TIWO: update on progress
November 2004
Reports summarising the work done in each of the three main workpackages
are now available from this website.
Also available are the MPhil-PhD transfer reports by Elia Tomadaki, Andrew
Vassiliou and Yan Xu which detail some of the research findings mentioned
below.
In TIWO we have developed
models and algorithms for generating machine-executable representations of
semantic video content from different kinds of text that describe the moving
image. Previously systems dealing
with semantic video content have treated it as an inventory of events and
existents, organised in space and time, but have not dealt the narrative aspects
of moving images. Video retrieval
systems have tended to use visual features, or information extracted from one
kind of text – typically subtitles, or closed captions. We focussed on films where dealing with
semantic content involves modelling and generating representations of a film’s
narrative, i.e. a sequence of events connected by cause-effect relationships
where the agents of cause-effect are often characters with mental states,
goals, beliefs and desires. Our
approach is to extract and integrate information from different kinds of texts
associated with films, including film scripts, plot summaries and audio
description. Results will be
applied to assist audio description professionals and film viewers in
retrieving and navigating digital film libraries. Progress has been made with respect to three main
challenges: cross-document co-reference; extraction of information about
characters’ emotions; and, novel kinds of video browsing.

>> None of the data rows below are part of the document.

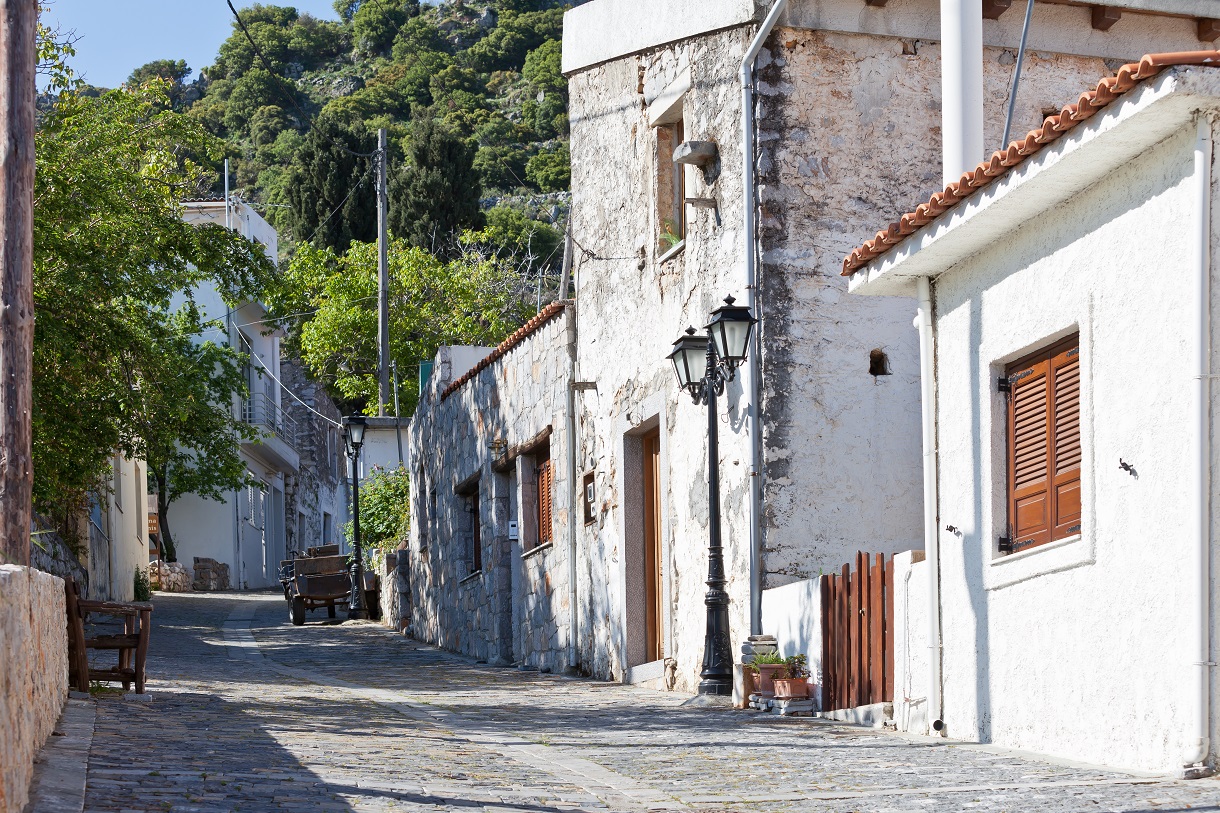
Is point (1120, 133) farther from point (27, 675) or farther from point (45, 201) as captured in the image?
point (45, 201)

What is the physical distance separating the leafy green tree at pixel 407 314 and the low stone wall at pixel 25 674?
3107 cm

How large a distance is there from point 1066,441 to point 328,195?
166 feet

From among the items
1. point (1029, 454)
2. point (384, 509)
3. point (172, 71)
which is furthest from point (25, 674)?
point (172, 71)

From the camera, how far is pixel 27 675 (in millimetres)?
6684

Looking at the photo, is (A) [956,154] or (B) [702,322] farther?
(B) [702,322]

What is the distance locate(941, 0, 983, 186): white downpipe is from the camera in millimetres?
11312

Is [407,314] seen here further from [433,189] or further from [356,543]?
[356,543]

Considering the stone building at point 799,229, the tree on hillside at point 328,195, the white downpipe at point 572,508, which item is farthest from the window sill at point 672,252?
the tree on hillside at point 328,195

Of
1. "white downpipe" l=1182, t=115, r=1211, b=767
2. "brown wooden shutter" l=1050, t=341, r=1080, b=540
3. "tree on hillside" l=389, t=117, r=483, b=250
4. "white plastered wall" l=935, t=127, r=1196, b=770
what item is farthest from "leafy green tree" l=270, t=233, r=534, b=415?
"white downpipe" l=1182, t=115, r=1211, b=767

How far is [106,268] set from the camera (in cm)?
1502

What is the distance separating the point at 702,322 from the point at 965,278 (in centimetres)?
375

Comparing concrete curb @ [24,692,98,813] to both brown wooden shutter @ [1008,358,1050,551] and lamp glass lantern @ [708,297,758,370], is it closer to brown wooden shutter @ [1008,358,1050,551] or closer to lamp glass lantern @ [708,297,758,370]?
lamp glass lantern @ [708,297,758,370]

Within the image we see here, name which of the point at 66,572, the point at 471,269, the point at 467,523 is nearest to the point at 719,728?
the point at 467,523

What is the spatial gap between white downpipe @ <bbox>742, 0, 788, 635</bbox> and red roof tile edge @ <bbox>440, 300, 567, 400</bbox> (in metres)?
3.87
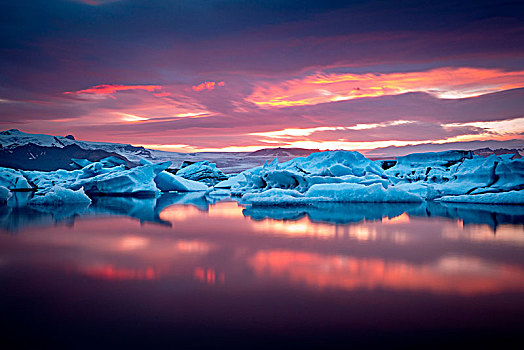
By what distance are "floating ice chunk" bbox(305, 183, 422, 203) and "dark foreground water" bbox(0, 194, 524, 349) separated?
188 inches

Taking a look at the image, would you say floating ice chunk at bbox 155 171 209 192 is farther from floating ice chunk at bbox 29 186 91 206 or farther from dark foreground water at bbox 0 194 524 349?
dark foreground water at bbox 0 194 524 349

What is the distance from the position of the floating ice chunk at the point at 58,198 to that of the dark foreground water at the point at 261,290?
4.53m

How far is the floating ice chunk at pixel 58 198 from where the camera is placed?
866cm

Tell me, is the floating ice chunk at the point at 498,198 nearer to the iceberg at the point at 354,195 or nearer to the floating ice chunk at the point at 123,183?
the iceberg at the point at 354,195

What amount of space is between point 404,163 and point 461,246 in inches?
567

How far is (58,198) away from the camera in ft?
28.7

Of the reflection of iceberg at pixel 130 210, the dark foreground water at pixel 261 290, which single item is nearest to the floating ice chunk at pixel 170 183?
the reflection of iceberg at pixel 130 210

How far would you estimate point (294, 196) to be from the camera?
31.2 feet

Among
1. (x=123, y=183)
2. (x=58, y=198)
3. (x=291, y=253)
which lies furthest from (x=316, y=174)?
(x=291, y=253)

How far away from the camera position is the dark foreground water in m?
1.66

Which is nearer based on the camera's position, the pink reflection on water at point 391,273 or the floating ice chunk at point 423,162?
the pink reflection on water at point 391,273

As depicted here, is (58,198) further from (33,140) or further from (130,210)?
(33,140)

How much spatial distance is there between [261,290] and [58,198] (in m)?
7.90

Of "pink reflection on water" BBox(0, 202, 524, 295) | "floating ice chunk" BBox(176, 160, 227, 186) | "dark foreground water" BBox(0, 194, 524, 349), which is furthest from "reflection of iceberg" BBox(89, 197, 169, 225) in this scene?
"floating ice chunk" BBox(176, 160, 227, 186)
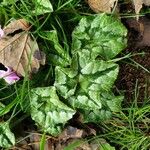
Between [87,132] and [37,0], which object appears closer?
[37,0]

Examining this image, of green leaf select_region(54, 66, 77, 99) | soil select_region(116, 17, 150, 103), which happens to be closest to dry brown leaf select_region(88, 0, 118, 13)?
soil select_region(116, 17, 150, 103)

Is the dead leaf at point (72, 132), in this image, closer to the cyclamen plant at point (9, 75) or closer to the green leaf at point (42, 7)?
the cyclamen plant at point (9, 75)

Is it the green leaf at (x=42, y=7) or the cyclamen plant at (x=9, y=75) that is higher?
the green leaf at (x=42, y=7)

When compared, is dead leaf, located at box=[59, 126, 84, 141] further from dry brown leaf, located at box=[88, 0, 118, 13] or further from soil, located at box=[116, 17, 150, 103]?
dry brown leaf, located at box=[88, 0, 118, 13]

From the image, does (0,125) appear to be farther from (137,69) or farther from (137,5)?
(137,5)

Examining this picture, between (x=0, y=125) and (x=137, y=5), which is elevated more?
(x=137, y=5)

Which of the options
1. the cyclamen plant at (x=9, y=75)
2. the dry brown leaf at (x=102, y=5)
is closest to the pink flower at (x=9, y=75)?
the cyclamen plant at (x=9, y=75)

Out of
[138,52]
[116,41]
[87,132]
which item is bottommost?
[87,132]

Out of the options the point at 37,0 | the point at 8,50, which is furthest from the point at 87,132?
the point at 37,0
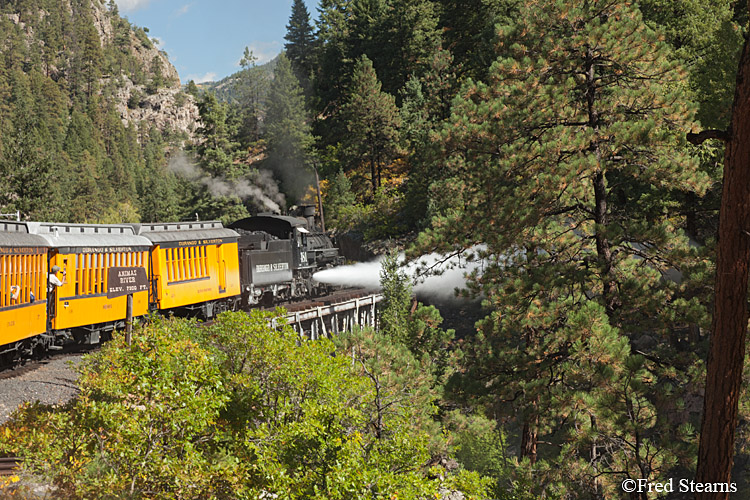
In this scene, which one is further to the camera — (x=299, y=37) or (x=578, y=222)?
(x=299, y=37)

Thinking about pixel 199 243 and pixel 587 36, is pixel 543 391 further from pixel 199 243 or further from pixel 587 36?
pixel 199 243

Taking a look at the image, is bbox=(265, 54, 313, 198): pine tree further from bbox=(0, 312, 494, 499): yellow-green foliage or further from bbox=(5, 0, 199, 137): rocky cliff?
bbox=(5, 0, 199, 137): rocky cliff

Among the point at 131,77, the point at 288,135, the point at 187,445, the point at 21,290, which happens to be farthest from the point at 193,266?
the point at 131,77

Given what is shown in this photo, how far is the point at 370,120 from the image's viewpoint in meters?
49.0

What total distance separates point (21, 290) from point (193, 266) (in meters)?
7.49

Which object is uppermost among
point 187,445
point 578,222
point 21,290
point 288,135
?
point 288,135

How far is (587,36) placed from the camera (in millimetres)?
10477

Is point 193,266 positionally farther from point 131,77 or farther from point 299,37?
point 131,77

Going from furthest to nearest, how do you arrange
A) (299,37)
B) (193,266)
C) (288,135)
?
(299,37), (288,135), (193,266)

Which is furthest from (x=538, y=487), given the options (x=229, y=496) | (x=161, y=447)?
(x=161, y=447)

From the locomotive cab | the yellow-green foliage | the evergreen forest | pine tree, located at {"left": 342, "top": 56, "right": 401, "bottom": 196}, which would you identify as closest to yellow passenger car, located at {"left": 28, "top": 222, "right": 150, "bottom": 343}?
the evergreen forest

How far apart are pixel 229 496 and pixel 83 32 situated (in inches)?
6993

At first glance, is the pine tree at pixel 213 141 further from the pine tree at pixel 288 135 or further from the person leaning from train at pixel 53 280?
the person leaning from train at pixel 53 280

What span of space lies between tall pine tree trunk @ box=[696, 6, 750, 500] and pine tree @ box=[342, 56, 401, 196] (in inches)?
1688
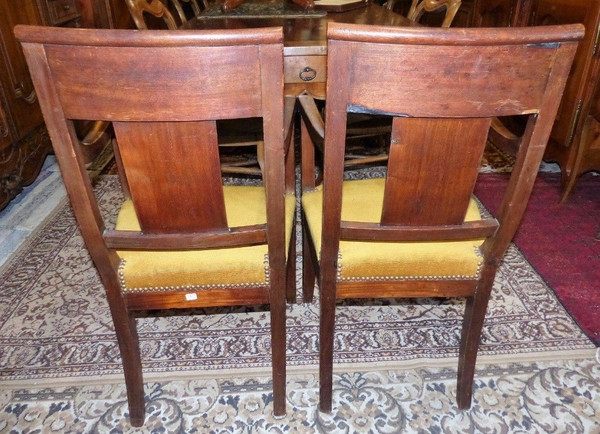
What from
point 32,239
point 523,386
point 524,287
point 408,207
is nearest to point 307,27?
point 408,207

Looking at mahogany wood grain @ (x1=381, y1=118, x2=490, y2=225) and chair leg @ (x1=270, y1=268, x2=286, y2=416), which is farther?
chair leg @ (x1=270, y1=268, x2=286, y2=416)

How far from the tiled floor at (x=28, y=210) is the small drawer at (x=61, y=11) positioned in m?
0.88

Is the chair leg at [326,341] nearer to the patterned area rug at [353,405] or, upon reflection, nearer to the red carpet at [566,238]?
the patterned area rug at [353,405]

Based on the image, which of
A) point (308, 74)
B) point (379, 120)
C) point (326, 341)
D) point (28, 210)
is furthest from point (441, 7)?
point (28, 210)

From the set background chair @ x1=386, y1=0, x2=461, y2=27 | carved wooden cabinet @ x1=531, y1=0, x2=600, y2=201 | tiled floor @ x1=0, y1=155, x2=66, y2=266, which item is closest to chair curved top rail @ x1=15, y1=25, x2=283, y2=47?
background chair @ x1=386, y1=0, x2=461, y2=27

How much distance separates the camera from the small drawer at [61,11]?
2.59 meters

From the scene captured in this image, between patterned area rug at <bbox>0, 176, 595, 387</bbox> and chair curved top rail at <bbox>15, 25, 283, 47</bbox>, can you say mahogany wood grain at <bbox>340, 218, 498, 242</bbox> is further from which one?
patterned area rug at <bbox>0, 176, 595, 387</bbox>

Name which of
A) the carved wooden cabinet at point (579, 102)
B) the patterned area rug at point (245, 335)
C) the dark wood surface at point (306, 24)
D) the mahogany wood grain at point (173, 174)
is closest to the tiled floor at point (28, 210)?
the patterned area rug at point (245, 335)

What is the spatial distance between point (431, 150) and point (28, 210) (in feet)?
7.42

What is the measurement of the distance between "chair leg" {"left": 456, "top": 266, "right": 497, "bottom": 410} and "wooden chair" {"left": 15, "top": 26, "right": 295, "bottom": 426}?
1.62 feet

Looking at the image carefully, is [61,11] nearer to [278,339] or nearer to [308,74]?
[308,74]

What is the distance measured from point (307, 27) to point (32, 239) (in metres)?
1.58

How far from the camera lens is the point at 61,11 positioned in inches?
107

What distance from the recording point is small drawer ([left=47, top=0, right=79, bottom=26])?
8.48 ft
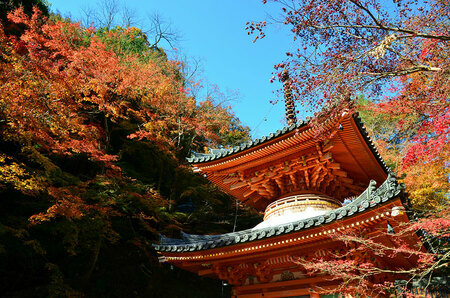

Cross Document Co-reference
A first step in integrating
information from different texts is to identify cross-document co-reference, i.e. fragments of different texts that
refer to the same entity or event.
Most previous work has concentrated on information about entities
extracted from different texts of the same type, e.g. news stories. We are working on information about
events in two very different text types – plot summaries (typically about 200
words long, referring to about 10 major events in a film) and audio description
(typically about 5000-8000 words long, describing the on-screen action for the
visually impaired). Our method is
to select keywords for each event in the first text (plot summary) and do an
IR-like search in the second text (audio description). Selecting and matching verbs directly
is not possible, for example a ‘murder’ event mentioned in a plot summary is
described as a sequence of smaller actions in the audio description. Selecting and matching the participants
of events, and their grammatical roles, achieves about 50-60% precision and recall. Ongoing work concerns ‘query expansion’
of verbs and we are evaluating existing schemes for event decomposition and
knowledge representation for this task.
Affect in Text Describing Films
We have found that one way to
access information about a film’s narrative is to concentrate on characters’ emotional states. A character’s emotional state can be
considered as their reaction to events unfolding around them, and their
reaction is determined by how they think those events impact on their goals. Thus information about characters’
emotional states can be revealing of a film’s narrative modelled as a sequence
of events connected by cause-effect relationships. We have developed a method for extracting information about
characters’ emotions from time-aligned texts such as audio description and film
scripts. This information appears
to be useful for video retrieval by story similarity, and for reasoning about a
film’s narrative.
Video Browsing via Characters’ Affect States and Goals
One motivation for generating
machine-executable representations of a film’s semantic content is to
facilitate novel kinds of video browsing. We are developing a video browsing
system based on representations of characters’ affect states and goals. At any point in the film the user is
shown key-frames from other scenes that are related to the current scene. The system will be evaluated in terms
of how it helps users find answers to questions they have about a film,
particularly of the kind ‘Why did X do Y’.